___ Excerpt ___

And how human language staggers under the burden thus laid upon it! We begin with attempting to state the least of these distances in numbers of a unit of earthly distance, but, when we speak of some of our near neighbors in celestial space as being twenty trillions of English miles away, the words will not hold the meaning—they carry no conception to the mind. They are good to cipher with, but that is all they are good for. We try to invent a new form of speech, and for our unit we take the distance which a cannon-ball, if retaining the velocity with which it leaves the gun, would travel in twenty-four hours, and say that, at this rate of speed, it would take so many months, and years, and centuries, to reach such and such of the nearer stars. But this, too, is a clumsy failure; and we resort, at last, to the heavens themselves for a standard of measurement, and find it in the velocity of light. It shoots from the sun to the earth, a distance of ninety-two millions of miles, in eight minutes and seven seconds. And we attempt to represent the distance of certain of the stars by stating how many years, how many hundred years, how many thousand years, it takes a ray of their light to reach the earth. But it is all in vain. We commonly speak of imagination as outstripping, in its speed, the slow-paced reason; but here it is the reason that has outrun the imagination. From these unspeakable tracts of space, over which the reason of man has not hesitated to go,
"Sounding along its dim and perilous way,"
the imagination shrinks back and refuses to follow. We know things which we cannot conceive. In presence of such stupendous magnitudes,
"Imagination's utmost stretch
In wonder dies away."
We can only bow with awe in the presence of things which the calmest computations have revealed, and seizing the words kindled on the lips of inspiration, sing aloud in worship:
"O Lord, how great are they works!
In wisdom hast thou made them all!"
I have shown you what is wonderful. Come now and I will show you what is more wonderful. For I will show you these infinite spaces of the sky, and the glory of them, and the innumerable host of starry worlds, gathered up in a moment of time, within the tiny pupil of a human eye. It is wonderful that the heavens and the host of them should be so great; but that, being so great, they should be able to become so infinitely little,—this passes all wonder. The shepherd stretched upon the ground amid his sheep gazes up into the starry depths, and finds them wonderful; but never thinks how far more wonderful than the heavens which he beholds is himself beholding them. As he lies gazing, long lines of light, from planet and star and constellation, come stretching on through the infinite void spaces, to center on the lenses of his drowsy eye. Side by side, and all at once, yet never twisted or confused, these ten thousand rays of different light enter the little aperture in the center of the eye which we call the pupil. There they cross, in a point which has no dimensions, and separate again, and paint in microscopic miniature upon the little surface of the retina, behind the eyeball, the inverted facsimile of the visible heavens. There, in the ante-chamber of the brain, marches Orion, with his shining baldric and his jeweled sword; there glow Arcturus and Sirius, and the steadfast North Star; there pass the planets to and fro; and the far-off nebulæ are painted there with suffused and gentle radiance—all the heavens and the glory of them gathered in that slender filament of light, threaded through that tiny aperture, painted by their own rays upon that little patch of nervous network, apprehended, felt, known through and through by that finite human mind. How far stranger and sublimer a thing is this than the mere bulk of the worlds, or the mere chasms of void space in which they hang weltering!

___

Written request: Write out the part of the passage on the heavens that begins with the words containing "We can only" and ends with "are they works!". The items after the passage on the heavens are separate material.

___ Entries shown ___

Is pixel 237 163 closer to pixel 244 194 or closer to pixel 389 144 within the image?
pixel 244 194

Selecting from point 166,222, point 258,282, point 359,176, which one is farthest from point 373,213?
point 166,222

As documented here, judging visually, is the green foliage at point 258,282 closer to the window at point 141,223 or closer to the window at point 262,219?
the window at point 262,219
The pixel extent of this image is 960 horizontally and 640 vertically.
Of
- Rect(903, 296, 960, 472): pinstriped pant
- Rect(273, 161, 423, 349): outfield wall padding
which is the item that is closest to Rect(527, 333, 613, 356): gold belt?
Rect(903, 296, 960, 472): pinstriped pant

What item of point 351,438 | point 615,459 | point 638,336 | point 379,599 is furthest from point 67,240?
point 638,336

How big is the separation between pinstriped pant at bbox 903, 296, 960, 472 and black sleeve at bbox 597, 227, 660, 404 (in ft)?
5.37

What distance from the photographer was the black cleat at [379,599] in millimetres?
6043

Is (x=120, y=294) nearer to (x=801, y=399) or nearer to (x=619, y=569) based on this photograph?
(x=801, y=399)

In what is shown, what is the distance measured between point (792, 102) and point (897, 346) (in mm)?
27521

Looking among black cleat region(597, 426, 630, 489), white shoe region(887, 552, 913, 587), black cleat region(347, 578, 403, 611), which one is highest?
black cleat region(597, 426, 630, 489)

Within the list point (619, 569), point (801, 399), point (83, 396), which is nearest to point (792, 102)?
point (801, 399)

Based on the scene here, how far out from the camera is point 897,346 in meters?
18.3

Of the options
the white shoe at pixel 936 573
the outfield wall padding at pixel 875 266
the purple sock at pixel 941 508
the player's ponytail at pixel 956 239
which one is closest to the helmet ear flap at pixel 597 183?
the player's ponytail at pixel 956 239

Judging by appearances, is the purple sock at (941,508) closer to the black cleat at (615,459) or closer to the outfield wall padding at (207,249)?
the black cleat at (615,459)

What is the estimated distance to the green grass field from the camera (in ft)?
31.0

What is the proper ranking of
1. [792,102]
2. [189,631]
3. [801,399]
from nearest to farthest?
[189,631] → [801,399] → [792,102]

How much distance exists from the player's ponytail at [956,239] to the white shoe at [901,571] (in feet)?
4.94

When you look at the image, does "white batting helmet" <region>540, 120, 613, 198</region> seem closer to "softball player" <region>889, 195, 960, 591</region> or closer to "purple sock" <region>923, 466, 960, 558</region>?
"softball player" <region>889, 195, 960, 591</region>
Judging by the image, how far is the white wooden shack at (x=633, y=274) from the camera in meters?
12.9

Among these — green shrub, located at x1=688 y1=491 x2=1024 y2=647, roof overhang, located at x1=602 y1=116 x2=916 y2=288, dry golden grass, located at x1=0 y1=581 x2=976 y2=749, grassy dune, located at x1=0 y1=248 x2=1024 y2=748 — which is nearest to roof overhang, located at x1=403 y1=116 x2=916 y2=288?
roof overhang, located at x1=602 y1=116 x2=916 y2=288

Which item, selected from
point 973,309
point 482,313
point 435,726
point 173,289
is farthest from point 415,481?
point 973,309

___

Solution for this problem:
We can only bow with awe in the presence of things which the calmest computations have revealed, and seizing the words kindled on the lips of inspiration, sing aloud in worship:
"O Lord, how great are they works!